PROBLEM REQUIREMENTS => Gather every line of the records below that contains the word "situated", and copy each one out.

Excerpt from a dataset =>
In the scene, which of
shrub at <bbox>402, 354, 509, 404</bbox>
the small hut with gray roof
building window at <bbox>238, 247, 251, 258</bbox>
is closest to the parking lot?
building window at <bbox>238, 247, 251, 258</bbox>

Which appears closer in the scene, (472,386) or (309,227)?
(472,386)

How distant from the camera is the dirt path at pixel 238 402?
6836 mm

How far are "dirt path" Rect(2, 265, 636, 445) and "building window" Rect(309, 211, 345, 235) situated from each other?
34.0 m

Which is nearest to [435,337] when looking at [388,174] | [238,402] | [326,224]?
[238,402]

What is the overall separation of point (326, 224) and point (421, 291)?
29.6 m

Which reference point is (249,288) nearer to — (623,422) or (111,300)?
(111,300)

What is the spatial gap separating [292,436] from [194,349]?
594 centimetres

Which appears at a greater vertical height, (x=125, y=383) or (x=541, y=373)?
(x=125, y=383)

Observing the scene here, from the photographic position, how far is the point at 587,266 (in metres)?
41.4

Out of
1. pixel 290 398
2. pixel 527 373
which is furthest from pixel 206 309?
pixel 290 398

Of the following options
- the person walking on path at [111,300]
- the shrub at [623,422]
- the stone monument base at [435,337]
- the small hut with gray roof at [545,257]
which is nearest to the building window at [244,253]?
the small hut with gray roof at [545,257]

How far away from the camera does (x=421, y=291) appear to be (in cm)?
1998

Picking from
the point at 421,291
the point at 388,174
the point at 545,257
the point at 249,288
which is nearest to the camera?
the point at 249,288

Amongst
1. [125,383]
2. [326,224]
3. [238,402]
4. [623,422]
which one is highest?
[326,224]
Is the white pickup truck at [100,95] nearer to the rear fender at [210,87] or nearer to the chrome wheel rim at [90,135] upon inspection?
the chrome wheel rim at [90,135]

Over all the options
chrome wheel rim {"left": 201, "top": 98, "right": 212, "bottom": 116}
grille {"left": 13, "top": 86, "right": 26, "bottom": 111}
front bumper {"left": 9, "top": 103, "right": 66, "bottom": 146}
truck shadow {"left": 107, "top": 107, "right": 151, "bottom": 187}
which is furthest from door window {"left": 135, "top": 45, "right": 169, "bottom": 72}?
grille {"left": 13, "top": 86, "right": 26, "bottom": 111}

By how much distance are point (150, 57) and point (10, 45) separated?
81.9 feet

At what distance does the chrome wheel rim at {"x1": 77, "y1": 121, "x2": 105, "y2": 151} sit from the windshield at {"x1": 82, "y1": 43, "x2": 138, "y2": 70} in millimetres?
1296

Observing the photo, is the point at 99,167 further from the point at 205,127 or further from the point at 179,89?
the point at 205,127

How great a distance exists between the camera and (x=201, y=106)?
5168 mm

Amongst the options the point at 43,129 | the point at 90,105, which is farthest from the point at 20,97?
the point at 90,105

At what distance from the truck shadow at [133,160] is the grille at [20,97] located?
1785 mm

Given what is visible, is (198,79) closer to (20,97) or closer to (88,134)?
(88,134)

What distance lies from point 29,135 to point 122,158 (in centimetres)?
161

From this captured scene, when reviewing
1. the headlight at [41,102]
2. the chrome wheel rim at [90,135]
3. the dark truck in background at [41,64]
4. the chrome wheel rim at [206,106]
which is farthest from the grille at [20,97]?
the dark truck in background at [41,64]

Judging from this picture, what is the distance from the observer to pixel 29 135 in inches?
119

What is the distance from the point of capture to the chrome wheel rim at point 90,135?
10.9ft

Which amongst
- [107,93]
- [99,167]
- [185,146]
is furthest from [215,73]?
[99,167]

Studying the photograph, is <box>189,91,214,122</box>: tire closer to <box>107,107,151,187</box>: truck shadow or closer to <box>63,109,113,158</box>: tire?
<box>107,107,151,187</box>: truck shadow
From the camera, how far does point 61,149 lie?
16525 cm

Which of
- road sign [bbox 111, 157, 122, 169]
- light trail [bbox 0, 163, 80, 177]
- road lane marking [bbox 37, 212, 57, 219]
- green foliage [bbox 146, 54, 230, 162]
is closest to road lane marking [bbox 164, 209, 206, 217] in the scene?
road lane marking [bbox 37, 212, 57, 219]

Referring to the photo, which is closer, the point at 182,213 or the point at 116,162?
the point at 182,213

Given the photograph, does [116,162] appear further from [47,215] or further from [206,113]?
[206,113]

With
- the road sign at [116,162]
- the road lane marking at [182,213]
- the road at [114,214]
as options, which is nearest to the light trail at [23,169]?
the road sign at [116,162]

---

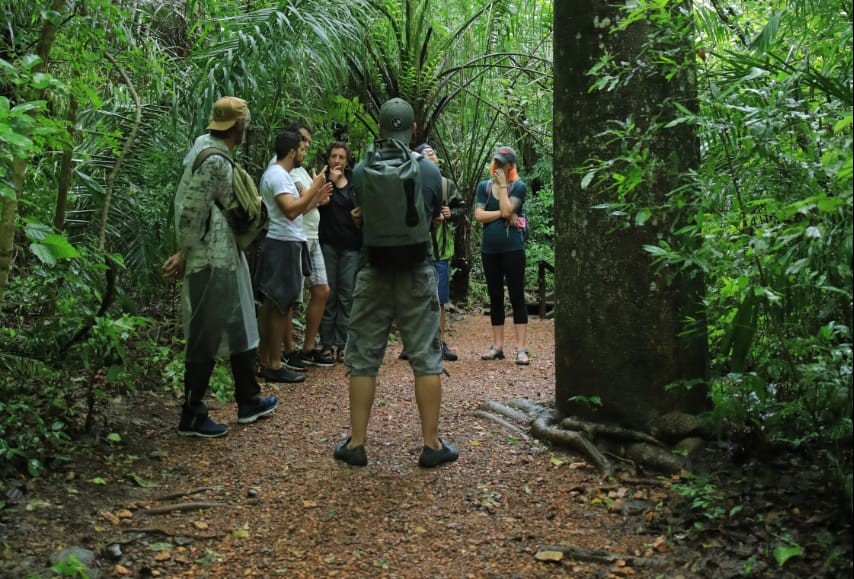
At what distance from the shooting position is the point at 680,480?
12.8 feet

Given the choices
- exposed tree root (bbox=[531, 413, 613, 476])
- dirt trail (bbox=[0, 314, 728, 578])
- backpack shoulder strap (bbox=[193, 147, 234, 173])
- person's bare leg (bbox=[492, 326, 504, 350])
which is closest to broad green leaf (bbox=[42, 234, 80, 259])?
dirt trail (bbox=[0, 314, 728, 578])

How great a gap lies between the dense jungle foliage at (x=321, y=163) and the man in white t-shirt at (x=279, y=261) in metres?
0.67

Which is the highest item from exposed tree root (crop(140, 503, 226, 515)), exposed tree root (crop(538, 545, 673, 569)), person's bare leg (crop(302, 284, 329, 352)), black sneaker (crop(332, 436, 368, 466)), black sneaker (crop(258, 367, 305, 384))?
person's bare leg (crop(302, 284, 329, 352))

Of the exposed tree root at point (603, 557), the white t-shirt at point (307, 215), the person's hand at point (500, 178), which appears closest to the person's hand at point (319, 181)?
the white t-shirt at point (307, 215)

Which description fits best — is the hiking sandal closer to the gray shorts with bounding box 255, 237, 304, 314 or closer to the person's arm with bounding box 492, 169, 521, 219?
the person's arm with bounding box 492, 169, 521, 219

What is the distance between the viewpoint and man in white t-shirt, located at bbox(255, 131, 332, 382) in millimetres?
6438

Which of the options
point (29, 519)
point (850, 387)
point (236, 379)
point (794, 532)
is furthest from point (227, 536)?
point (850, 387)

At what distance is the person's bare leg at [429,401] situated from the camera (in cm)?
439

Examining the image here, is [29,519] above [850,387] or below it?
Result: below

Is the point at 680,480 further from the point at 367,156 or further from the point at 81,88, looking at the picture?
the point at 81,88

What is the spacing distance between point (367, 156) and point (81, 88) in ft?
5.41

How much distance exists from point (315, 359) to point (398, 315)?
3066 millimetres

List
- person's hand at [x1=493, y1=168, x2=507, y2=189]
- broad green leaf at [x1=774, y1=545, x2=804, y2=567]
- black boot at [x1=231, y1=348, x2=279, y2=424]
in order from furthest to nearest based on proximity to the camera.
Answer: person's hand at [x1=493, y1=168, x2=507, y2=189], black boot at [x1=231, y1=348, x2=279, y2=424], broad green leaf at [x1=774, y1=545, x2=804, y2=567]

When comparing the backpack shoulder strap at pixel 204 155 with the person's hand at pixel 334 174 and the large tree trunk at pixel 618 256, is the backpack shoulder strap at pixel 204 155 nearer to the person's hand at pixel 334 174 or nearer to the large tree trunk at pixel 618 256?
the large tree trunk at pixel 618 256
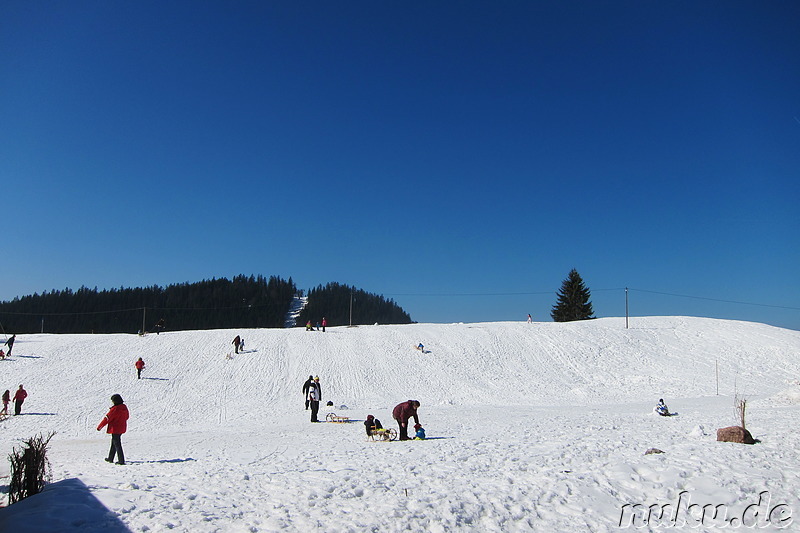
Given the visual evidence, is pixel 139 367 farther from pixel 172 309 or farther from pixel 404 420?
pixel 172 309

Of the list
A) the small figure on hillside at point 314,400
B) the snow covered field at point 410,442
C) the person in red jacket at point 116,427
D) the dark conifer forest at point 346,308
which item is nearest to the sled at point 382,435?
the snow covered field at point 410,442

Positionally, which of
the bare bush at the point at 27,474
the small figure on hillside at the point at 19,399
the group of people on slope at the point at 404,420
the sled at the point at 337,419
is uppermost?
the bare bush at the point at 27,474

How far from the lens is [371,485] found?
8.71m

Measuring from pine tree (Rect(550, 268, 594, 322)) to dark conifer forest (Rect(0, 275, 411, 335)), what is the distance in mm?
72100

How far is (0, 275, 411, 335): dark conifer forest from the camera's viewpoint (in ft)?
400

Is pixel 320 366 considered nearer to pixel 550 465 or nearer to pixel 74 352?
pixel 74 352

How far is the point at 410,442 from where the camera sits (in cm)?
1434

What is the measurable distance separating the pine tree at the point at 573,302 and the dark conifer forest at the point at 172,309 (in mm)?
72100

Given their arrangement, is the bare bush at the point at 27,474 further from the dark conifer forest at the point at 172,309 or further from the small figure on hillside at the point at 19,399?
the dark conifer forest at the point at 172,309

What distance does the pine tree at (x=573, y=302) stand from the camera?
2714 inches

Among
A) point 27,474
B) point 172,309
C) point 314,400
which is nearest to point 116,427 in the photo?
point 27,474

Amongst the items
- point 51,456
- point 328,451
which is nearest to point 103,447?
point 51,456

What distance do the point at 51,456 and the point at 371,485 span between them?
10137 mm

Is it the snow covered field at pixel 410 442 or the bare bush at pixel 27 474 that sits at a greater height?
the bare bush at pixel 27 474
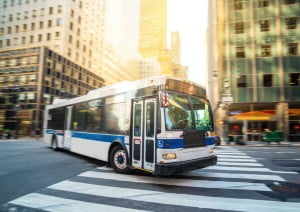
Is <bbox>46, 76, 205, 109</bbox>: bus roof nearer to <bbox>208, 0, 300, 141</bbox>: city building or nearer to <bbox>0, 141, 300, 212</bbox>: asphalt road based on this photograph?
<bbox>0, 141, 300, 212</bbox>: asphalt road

...

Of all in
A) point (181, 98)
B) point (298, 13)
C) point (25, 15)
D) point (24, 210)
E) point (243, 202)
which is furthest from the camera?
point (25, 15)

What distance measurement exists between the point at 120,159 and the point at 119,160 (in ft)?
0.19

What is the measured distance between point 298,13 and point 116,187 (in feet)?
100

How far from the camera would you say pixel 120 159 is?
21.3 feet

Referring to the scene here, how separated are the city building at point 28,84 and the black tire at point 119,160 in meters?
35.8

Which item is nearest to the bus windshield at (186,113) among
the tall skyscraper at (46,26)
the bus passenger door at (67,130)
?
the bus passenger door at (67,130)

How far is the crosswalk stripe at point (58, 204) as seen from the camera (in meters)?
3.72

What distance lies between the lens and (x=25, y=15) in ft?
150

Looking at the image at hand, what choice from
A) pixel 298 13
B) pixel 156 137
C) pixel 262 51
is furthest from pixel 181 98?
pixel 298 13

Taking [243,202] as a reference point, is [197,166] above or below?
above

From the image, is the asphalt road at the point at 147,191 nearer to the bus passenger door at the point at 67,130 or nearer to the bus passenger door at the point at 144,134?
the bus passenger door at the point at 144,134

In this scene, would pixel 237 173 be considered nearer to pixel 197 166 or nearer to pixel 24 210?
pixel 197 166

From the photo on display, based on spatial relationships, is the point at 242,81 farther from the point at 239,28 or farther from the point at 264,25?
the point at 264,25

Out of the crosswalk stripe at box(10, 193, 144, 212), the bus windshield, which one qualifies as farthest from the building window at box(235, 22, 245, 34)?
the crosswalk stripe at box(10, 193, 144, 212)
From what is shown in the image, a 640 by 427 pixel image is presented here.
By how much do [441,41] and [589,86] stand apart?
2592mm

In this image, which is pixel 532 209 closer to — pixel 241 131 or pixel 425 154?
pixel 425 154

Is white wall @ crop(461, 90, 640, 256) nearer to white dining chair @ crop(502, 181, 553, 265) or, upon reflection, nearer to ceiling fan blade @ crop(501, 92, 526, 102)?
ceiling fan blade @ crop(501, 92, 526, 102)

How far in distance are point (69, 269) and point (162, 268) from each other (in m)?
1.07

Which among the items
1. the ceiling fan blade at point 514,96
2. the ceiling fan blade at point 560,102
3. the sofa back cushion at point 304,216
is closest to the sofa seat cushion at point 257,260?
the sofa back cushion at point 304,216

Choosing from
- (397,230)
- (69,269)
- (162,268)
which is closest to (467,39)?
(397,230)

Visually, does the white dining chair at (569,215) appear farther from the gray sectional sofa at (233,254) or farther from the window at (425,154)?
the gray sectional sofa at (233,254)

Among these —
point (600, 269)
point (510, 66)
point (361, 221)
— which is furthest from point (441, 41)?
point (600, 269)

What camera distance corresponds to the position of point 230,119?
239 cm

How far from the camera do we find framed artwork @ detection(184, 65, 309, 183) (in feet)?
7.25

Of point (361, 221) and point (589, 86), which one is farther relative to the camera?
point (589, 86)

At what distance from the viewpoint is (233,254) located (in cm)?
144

EXERCISE RESPONSE =>
How far are "dirt path" Rect(2, 265, 636, 445) and "building window" Rect(309, 211, 345, 235) situated from each other?
At what distance is the person's bare leg at [429,401] situated from the camera (in cm)?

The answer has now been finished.